## Task to complete
Duplicate the records from the line that has "Harrison Bader Bader Tots Shirt" through the line that has "[PVMA-00841] LICOR SABOR", including both of those lines.

## Material shown
****************

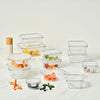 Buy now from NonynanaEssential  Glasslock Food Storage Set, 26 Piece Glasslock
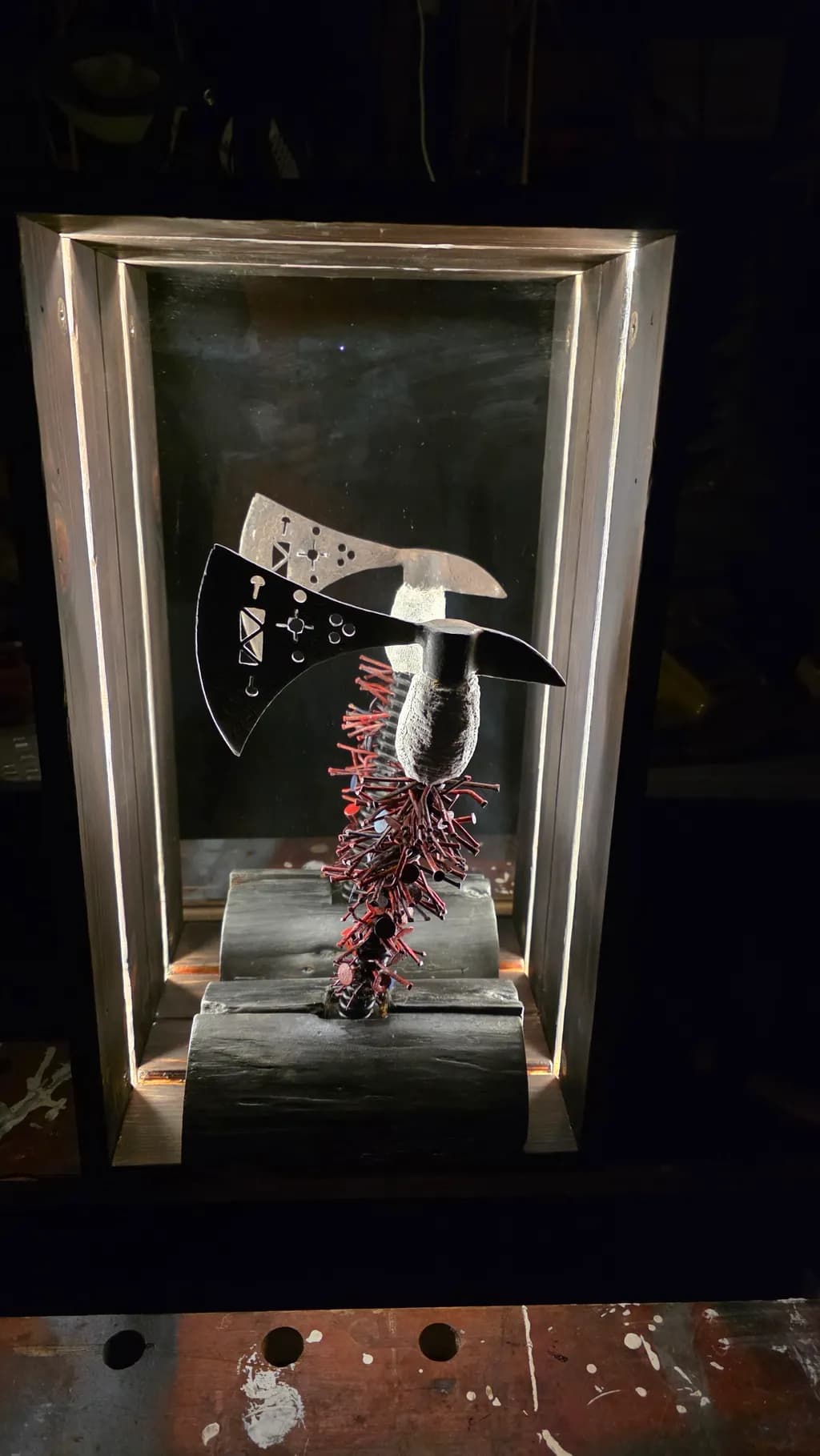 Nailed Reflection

****************

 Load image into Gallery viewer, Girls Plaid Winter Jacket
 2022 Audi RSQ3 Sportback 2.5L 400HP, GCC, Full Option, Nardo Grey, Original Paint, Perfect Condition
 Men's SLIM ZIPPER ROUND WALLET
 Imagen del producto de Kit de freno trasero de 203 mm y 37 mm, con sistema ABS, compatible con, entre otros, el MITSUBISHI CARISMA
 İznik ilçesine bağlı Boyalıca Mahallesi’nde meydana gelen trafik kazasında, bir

****************

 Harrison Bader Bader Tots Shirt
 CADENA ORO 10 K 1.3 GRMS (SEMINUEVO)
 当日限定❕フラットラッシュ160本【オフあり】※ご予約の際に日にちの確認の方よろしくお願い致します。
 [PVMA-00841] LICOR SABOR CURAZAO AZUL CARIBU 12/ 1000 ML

****************

## Solution below
 Harrison Bader Bader Tots Shirt
 CADENA ORO 10 K 1.3 GRMS (SEMINUEVO)
 当日限定❕フラットラッシュ160本【オフあり】※ご予約の際に日にちの確認の方よろしくお願い致します。
 [PVMA-00841] LICOR SABOR CURAZAO AZUL CARIBU 12/ 1000 ML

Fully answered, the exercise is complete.